Source records =>
_ _ _ _ _

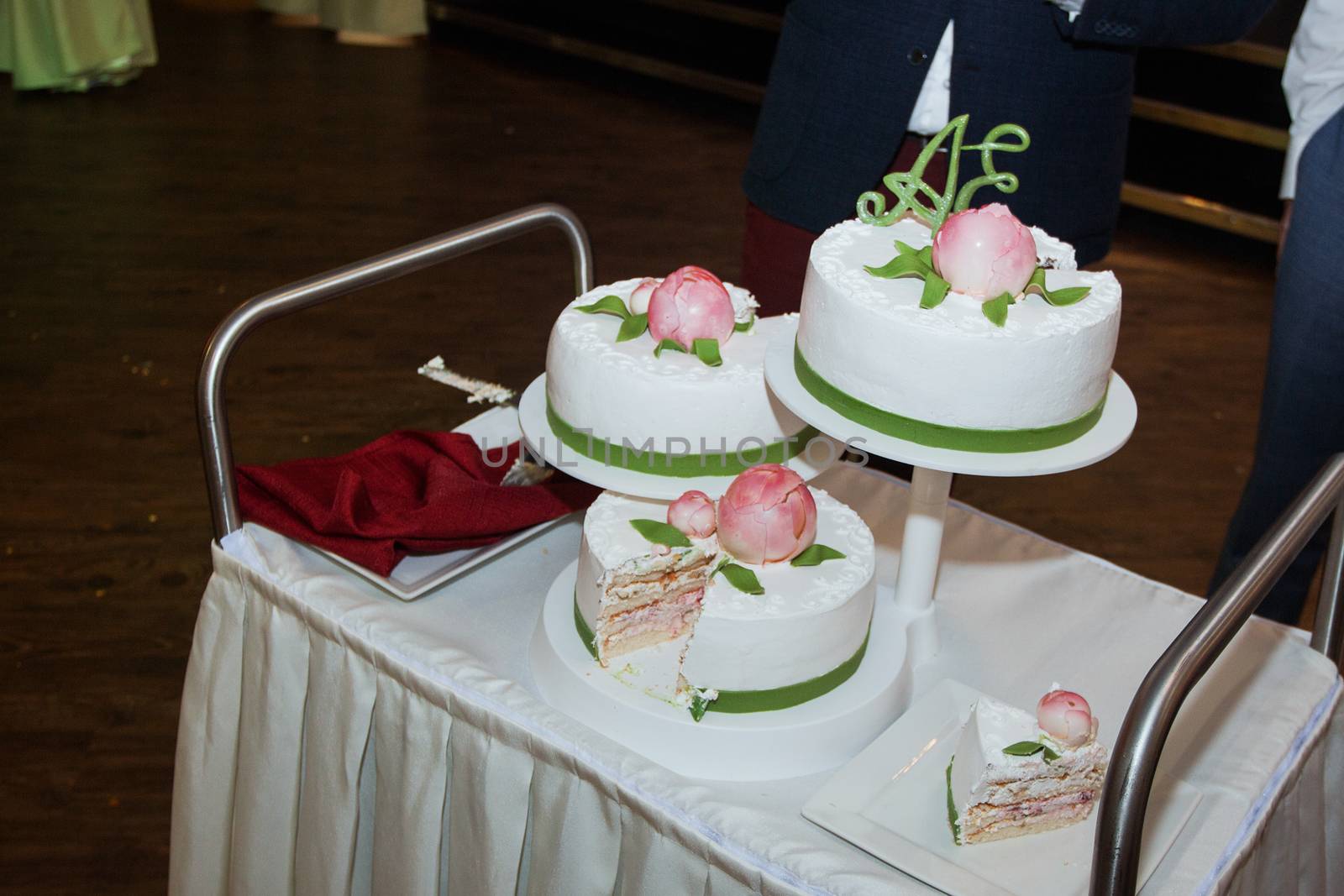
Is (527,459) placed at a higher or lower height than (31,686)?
higher

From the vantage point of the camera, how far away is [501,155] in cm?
502

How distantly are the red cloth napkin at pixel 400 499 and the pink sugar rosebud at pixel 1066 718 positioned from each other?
59cm

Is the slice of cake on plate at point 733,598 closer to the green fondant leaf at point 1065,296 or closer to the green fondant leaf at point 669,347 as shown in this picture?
the green fondant leaf at point 669,347

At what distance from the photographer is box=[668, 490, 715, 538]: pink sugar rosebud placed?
1.08 m

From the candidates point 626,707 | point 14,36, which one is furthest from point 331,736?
point 14,36

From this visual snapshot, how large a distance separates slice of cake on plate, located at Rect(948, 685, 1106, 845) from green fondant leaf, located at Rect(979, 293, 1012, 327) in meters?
0.28

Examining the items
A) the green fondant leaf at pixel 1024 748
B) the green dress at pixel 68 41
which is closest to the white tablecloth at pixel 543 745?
the green fondant leaf at pixel 1024 748

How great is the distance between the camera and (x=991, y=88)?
1.53 m

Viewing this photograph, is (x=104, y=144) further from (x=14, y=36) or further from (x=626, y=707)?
(x=626, y=707)

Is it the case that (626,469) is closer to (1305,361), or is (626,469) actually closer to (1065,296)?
(1065,296)

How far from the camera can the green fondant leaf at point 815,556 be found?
107cm

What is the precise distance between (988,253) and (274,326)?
9.71ft

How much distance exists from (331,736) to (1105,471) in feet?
7.71

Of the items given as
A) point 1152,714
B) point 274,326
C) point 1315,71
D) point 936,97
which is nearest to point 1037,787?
point 1152,714
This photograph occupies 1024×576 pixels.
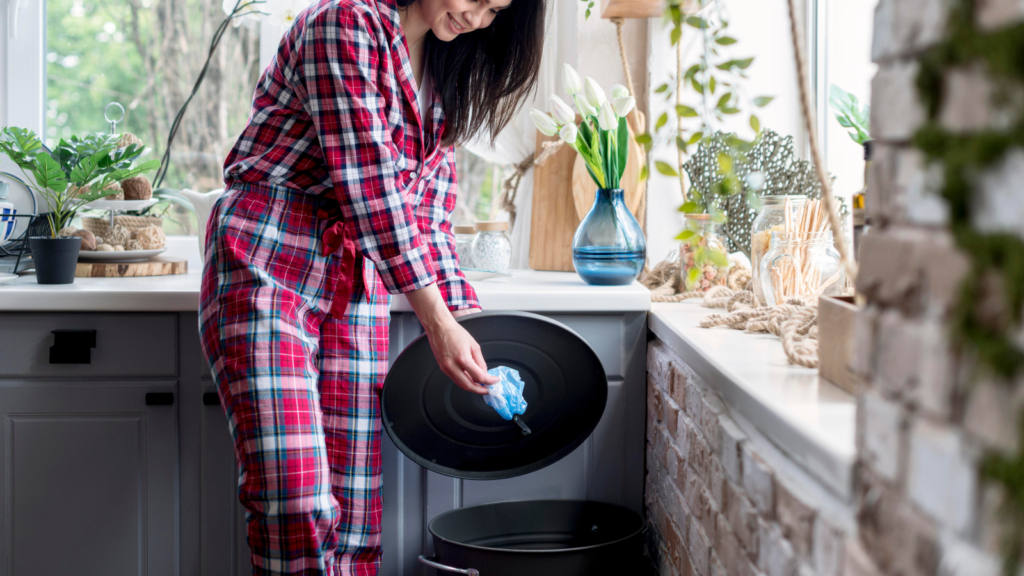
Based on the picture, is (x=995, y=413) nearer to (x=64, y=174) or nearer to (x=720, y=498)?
(x=720, y=498)

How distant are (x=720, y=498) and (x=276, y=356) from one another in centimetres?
69

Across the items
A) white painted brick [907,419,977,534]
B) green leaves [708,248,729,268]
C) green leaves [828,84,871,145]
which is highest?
green leaves [828,84,871,145]

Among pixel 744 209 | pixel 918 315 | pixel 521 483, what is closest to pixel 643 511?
pixel 521 483

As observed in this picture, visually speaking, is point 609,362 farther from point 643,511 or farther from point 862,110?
point 862,110

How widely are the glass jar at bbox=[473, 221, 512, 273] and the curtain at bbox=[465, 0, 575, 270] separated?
290 mm

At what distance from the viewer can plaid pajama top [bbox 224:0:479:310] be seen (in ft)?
3.43

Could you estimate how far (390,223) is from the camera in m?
1.08

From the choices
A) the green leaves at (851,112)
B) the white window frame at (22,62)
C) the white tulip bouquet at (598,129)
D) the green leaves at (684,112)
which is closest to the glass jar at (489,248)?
the white tulip bouquet at (598,129)

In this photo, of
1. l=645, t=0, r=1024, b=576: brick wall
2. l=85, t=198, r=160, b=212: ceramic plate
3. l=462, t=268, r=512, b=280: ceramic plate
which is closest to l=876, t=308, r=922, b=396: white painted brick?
l=645, t=0, r=1024, b=576: brick wall

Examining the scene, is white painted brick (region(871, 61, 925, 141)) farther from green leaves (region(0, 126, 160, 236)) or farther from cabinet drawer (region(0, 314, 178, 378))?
green leaves (region(0, 126, 160, 236))

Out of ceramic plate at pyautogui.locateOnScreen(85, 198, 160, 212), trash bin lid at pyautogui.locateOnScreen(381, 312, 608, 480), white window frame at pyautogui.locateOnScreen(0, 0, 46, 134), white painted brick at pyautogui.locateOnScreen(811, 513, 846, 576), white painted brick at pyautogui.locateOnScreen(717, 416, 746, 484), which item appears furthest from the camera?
white window frame at pyautogui.locateOnScreen(0, 0, 46, 134)

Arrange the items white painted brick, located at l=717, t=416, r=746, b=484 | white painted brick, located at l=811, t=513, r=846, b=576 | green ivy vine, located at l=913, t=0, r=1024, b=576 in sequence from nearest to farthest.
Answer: green ivy vine, located at l=913, t=0, r=1024, b=576 < white painted brick, located at l=811, t=513, r=846, b=576 < white painted brick, located at l=717, t=416, r=746, b=484

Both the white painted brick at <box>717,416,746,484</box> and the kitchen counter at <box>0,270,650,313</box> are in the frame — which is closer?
the white painted brick at <box>717,416,746,484</box>

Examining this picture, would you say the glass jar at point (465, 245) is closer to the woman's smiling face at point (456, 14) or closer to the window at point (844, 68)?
the woman's smiling face at point (456, 14)
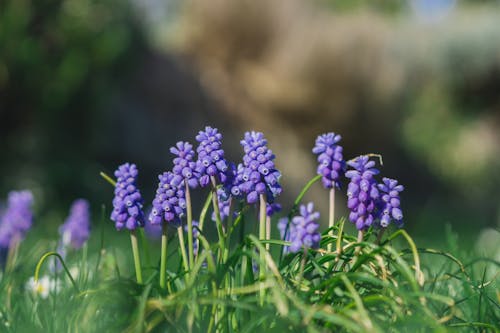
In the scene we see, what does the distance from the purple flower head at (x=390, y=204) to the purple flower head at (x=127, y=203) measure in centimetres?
64

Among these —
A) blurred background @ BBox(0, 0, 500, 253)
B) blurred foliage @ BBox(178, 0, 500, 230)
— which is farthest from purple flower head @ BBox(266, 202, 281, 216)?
blurred foliage @ BBox(178, 0, 500, 230)

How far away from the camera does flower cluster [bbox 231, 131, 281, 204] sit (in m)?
1.64

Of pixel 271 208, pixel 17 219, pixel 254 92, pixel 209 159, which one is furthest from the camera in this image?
pixel 254 92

_ _ _ _ _

Problem details => Copy all of the records above word for word, leaving the pictures out.

Answer to this problem =>
Is (527,459) placed at a higher or lower height than (31,686)?
higher

From the vantage point of the camera, how far away is [501,155] in cm?
502

How distantly are the red cloth napkin at pixel 400 499 and the pink sugar rosebud at pixel 1066 718 positioned from each other?
59cm

Is the slice of cake on plate at point 733,598 closer to the green fondant leaf at point 1065,296 or closer to the green fondant leaf at point 669,347 as shown in this picture?
the green fondant leaf at point 669,347

At what distance from the photographer is box=[668, 490, 715, 538]: pink sugar rosebud placed?
1.08 m

From the candidates point 626,707 | point 14,36, which one is furthest from point 331,736?
point 14,36

From this visual snapshot, how large a distance separates slice of cake on plate, located at Rect(948, 685, 1106, 845) from green fondant leaf, located at Rect(979, 293, 1012, 327) in meters?
0.28

Examining the items
A) the green fondant leaf at pixel 1024 748
B) the green dress at pixel 68 41
which is closest to the white tablecloth at pixel 543 745?
the green fondant leaf at pixel 1024 748

How great is the distance between the camera and (x=991, y=88)?
1.53 m

Viewing this photograph, is (x=104, y=144) further from (x=14, y=36) or further from (x=626, y=707)?
(x=626, y=707)

Is it the case that (626,469) is closer to (1305,361), or is (626,469) actually closer to (1065,296)?
(1065,296)

How far from the camera can the green fondant leaf at point 815,556 be found?
107cm

What is the precise distance between (988,253) and (274,326)?
9.71ft

How much distance exists from (331,736) to (1105,471) in feet?
7.71

Of the items given as
A) point 1152,714
B) point 274,326
C) point 1315,71
D) point 936,97
which is nearest to point 1037,787?
point 1152,714
This photograph occupies 1024×576 pixels.
Based on the picture, is (x=995, y=413) nearer to (x=64, y=174) or nearer to (x=720, y=498)?
(x=720, y=498)

How distant are (x=720, y=498) and (x=276, y=356) from one another in centimetres?
69

Across the items
A) white painted brick [907,419,977,534]
B) green leaves [708,248,729,268]
C) green leaves [828,84,871,145]
which is highest?
green leaves [828,84,871,145]

Among pixel 744 209 | pixel 918 315 | pixel 521 483, what is closest to pixel 643 511?
pixel 521 483

As observed in this picture, visually speaking, is point 609,362 farther from point 643,511 or farther from point 862,110?
point 862,110

How widely are the glass jar at bbox=[473, 221, 512, 273] and the curtain at bbox=[465, 0, 575, 270] separated?
290 mm

At what distance from the viewer can plaid pajama top [bbox 224:0:479:310] be seen (in ft)?
3.43

Could you estimate how far (390,223) is from the camera in m?
1.08

From the choices
A) the green leaves at (851,112)
B) the white window frame at (22,62)
C) the white tulip bouquet at (598,129)
D) the green leaves at (684,112)
which is closest to the glass jar at (489,248)?
the white tulip bouquet at (598,129)

In this photo, of
1. l=645, t=0, r=1024, b=576: brick wall
2. l=85, t=198, r=160, b=212: ceramic plate
3. l=462, t=268, r=512, b=280: ceramic plate
which is closest to l=876, t=308, r=922, b=396: white painted brick?
l=645, t=0, r=1024, b=576: brick wall

Examining the scene, is white painted brick (region(871, 61, 925, 141)) farther from green leaves (region(0, 126, 160, 236)) or farther from cabinet drawer (region(0, 314, 178, 378))?
green leaves (region(0, 126, 160, 236))

Out of ceramic plate at pyautogui.locateOnScreen(85, 198, 160, 212), trash bin lid at pyautogui.locateOnScreen(381, 312, 608, 480), white window frame at pyautogui.locateOnScreen(0, 0, 46, 134), white painted brick at pyautogui.locateOnScreen(811, 513, 846, 576), white painted brick at pyautogui.locateOnScreen(717, 416, 746, 484), which item appears furthest from the camera?
white window frame at pyautogui.locateOnScreen(0, 0, 46, 134)

Arrange the items white painted brick, located at l=717, t=416, r=746, b=484 | white painted brick, located at l=811, t=513, r=846, b=576 | green ivy vine, located at l=913, t=0, r=1024, b=576 in sequence from nearest to farthest.
Answer: green ivy vine, located at l=913, t=0, r=1024, b=576 < white painted brick, located at l=811, t=513, r=846, b=576 < white painted brick, located at l=717, t=416, r=746, b=484

Both the white painted brick at <box>717,416,746,484</box> and the kitchen counter at <box>0,270,650,313</box> are in the frame — which is closer?
the white painted brick at <box>717,416,746,484</box>

Examining this picture, would you say the glass jar at point (465, 245) is closer to the woman's smiling face at point (456, 14) or closer to the window at point (844, 68)?
the woman's smiling face at point (456, 14)
In the scene we see, what does the distance from the purple flower head at (x=390, y=204) to the purple flower head at (x=127, y=203) measure in centimetres?
64

Among these —
A) blurred background @ BBox(0, 0, 500, 253)
B) blurred foliage @ BBox(178, 0, 500, 230)
— which is farthest from purple flower head @ BBox(266, 202, 281, 216)?
blurred foliage @ BBox(178, 0, 500, 230)

How far away from the camera does flower cluster [bbox 231, 131, 281, 204] sit (in m)?
1.64

Of pixel 271 208, pixel 17 219, pixel 254 92, pixel 209 159, which one is furthest from the camera in this image?
pixel 254 92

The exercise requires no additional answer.